## What is needed
Output all of the records exactly as written.

## Dataset entries

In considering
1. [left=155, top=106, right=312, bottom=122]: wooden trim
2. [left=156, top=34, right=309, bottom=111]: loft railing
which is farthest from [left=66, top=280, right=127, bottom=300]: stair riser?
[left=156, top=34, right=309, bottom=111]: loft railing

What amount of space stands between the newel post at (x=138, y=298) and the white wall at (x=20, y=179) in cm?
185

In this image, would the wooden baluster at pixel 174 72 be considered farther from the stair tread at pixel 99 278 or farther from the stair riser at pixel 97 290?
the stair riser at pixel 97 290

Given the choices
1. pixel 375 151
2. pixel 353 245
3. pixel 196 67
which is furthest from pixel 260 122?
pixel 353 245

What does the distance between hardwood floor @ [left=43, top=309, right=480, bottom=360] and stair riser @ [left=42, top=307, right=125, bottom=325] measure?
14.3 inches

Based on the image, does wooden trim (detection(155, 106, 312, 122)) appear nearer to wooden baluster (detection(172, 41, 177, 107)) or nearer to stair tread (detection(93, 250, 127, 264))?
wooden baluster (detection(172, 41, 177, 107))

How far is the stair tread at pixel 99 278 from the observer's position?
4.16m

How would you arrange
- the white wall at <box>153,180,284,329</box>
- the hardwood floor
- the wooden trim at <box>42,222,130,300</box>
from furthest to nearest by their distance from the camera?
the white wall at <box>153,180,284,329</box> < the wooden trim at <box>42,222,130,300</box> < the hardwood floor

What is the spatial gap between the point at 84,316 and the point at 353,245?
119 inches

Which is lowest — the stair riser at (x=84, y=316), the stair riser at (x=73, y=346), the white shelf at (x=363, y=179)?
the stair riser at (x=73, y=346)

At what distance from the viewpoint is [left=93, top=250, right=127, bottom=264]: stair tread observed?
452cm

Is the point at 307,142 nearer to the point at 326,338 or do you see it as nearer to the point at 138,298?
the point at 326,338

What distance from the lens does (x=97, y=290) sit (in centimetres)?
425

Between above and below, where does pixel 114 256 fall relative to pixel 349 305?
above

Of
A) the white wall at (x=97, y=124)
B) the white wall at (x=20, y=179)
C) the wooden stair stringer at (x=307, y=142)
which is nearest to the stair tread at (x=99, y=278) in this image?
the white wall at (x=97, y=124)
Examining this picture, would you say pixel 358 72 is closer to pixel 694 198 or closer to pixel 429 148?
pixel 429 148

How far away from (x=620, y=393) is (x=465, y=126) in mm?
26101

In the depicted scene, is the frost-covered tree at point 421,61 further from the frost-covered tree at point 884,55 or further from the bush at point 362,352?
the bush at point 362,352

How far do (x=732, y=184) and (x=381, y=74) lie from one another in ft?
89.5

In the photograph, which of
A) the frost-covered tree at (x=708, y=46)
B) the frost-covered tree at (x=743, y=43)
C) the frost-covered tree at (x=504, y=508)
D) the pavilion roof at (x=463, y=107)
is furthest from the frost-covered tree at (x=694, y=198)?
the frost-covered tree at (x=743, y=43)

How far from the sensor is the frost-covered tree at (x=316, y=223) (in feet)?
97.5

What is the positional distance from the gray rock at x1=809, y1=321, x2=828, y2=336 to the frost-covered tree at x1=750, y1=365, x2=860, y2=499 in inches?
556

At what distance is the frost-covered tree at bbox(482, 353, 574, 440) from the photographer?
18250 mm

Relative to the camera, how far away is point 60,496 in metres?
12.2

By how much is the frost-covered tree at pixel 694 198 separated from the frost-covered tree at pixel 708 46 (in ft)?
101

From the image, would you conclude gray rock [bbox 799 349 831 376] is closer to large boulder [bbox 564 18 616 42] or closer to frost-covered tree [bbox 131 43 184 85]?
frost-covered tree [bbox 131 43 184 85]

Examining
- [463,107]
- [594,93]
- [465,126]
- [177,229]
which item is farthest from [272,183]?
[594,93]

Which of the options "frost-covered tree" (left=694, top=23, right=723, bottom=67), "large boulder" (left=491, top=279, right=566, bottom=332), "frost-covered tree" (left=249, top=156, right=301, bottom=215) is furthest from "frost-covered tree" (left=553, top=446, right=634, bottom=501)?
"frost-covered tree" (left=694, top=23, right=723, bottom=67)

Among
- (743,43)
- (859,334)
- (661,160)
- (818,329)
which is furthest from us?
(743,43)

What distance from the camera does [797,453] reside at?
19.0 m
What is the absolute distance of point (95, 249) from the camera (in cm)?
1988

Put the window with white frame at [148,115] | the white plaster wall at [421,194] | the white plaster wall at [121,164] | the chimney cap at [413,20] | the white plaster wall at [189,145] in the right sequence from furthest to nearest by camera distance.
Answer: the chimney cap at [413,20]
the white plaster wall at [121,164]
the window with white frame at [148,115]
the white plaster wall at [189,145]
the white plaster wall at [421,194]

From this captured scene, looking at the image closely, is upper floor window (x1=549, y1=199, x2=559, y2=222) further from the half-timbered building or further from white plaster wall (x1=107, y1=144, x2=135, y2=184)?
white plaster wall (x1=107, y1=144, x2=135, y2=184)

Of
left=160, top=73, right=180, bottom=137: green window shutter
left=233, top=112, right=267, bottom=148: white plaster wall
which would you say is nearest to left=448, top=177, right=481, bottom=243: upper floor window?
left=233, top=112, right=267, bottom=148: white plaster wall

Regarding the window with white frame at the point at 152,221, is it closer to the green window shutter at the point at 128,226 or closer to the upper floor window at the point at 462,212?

## Exercise response
In considering
1. [left=155, top=106, right=312, bottom=122]: wooden trim
2. [left=156, top=34, right=309, bottom=111]: loft railing
which is farthest from [left=66, top=280, right=127, bottom=300]: stair riser?
[left=156, top=34, right=309, bottom=111]: loft railing

What amount of space stands between the newel post at (x=138, y=298) and the white wall at (x=20, y=179) in cm?
185

In this image, would the wooden baluster at pixel 174 72 be considered farther from the stair tread at pixel 99 278 or farther from the stair riser at pixel 97 290?
the stair riser at pixel 97 290

Given the choices
1. pixel 375 151
2. pixel 353 245
3. pixel 196 67
which is furthest from pixel 260 122?
pixel 353 245

What does the distance between hardwood floor @ [left=43, top=309, right=480, bottom=360] and stair riser @ [left=42, top=307, right=125, bottom=325] measure?
14.3 inches

Based on the image, does wooden trim (detection(155, 106, 312, 122)) appear nearer to wooden baluster (detection(172, 41, 177, 107)) or nearer to stair tread (detection(93, 250, 127, 264))?
wooden baluster (detection(172, 41, 177, 107))

How far is the stair tread at pixel 99 278 from the observer's position?
4.16m

How would you arrange
- the white wall at <box>153,180,284,329</box>
- the hardwood floor
- the wooden trim at <box>42,222,130,300</box>
from furthest to nearest by their distance from the camera?
the white wall at <box>153,180,284,329</box> < the wooden trim at <box>42,222,130,300</box> < the hardwood floor

What is the spatial gap between the point at 84,316 and the point at 353,245?
119 inches

Which is lowest — the stair riser at (x=84, y=316), the stair riser at (x=73, y=346), the white shelf at (x=363, y=179)?
the stair riser at (x=73, y=346)

At what distance from the viewpoint is [left=93, top=250, right=127, bottom=264]: stair tread observed?
452cm

Is the point at 307,142 nearer to the point at 326,338 or do you see it as nearer to the point at 138,298?
the point at 326,338

What distance from the lens does (x=97, y=290) sit (in centimetres)?
425

Between above and below, where does pixel 114 256 fall relative to pixel 349 305?
above

Of
A) the white wall at (x=97, y=124)
B) the white wall at (x=20, y=179)
C) the wooden stair stringer at (x=307, y=142)
which is nearest to the stair tread at (x=99, y=278) in this image?
the white wall at (x=97, y=124)
Examining this picture, would you say pixel 358 72 is closer to pixel 694 198 or closer to pixel 429 148?
pixel 429 148

How far away from (x=620, y=393) is (x=465, y=126) in mm?
26101

In the depicted scene, is the frost-covered tree at point 421,61 further from the frost-covered tree at point 884,55 or further from the bush at point 362,352?
the bush at point 362,352

How far do (x=732, y=184) and (x=381, y=74) lie from one another in ft?
89.5

In the photograph, which of
A) the frost-covered tree at (x=708, y=46)
B) the frost-covered tree at (x=743, y=43)
C) the frost-covered tree at (x=504, y=508)
D) the pavilion roof at (x=463, y=107)
is furthest from the frost-covered tree at (x=694, y=198)?
the frost-covered tree at (x=743, y=43)

How far from the sensor is the frost-covered tree at (x=316, y=223) (in feet)?
97.5

What is the positional distance from the gray rock at x1=809, y1=321, x2=828, y2=336 to the frost-covered tree at x1=750, y1=365, x2=860, y2=499 in inches?
556

At what distance is the frost-covered tree at bbox(482, 353, 574, 440) from the photographer?
18250 mm

Relative to the camera, how far away is point 60,496 in metres?
12.2

By how much is the frost-covered tree at pixel 694 198 separated from the frost-covered tree at pixel 708 46 (in ft)?
101

From the image, would you conclude gray rock [bbox 799 349 831 376] is closer to large boulder [bbox 564 18 616 42] or closer to frost-covered tree [bbox 131 43 184 85]?
frost-covered tree [bbox 131 43 184 85]

Examining
- [463,107]
- [594,93]
- [465,126]
- [177,229]
which item is farthest from [272,183]?
[594,93]

Which of the options "frost-covered tree" (left=694, top=23, right=723, bottom=67), "large boulder" (left=491, top=279, right=566, bottom=332), "frost-covered tree" (left=249, top=156, right=301, bottom=215) is furthest from "frost-covered tree" (left=553, top=446, right=634, bottom=501)?
"frost-covered tree" (left=694, top=23, right=723, bottom=67)

Among
- (743,43)
- (859,334)
- (661,160)
- (818,329)
which is furthest from us?
(743,43)

What distance from the camera does [797,453] reside at?
19.0 m
What is the absolute distance of point (95, 249) from the camera (in cm)?
1988

Put the window with white frame at [148,115] | the white plaster wall at [421,194] | the white plaster wall at [121,164] | the chimney cap at [413,20] | the white plaster wall at [189,145] in the right sequence from furthest to nearest by camera distance.
Answer: the chimney cap at [413,20]
the white plaster wall at [121,164]
the window with white frame at [148,115]
the white plaster wall at [189,145]
the white plaster wall at [421,194]

From this captured scene, looking at the image closely, is upper floor window (x1=549, y1=199, x2=559, y2=222) further from the half-timbered building or further from white plaster wall (x1=107, y1=144, x2=135, y2=184)?
white plaster wall (x1=107, y1=144, x2=135, y2=184)

Of
left=160, top=73, right=180, bottom=137: green window shutter
left=233, top=112, right=267, bottom=148: white plaster wall
which would you say is nearest to left=448, top=177, right=481, bottom=243: upper floor window?
left=233, top=112, right=267, bottom=148: white plaster wall

Regarding the window with white frame at the point at 152,221, is it closer to the green window shutter at the point at 128,226 or closer to the upper floor window at the point at 462,212?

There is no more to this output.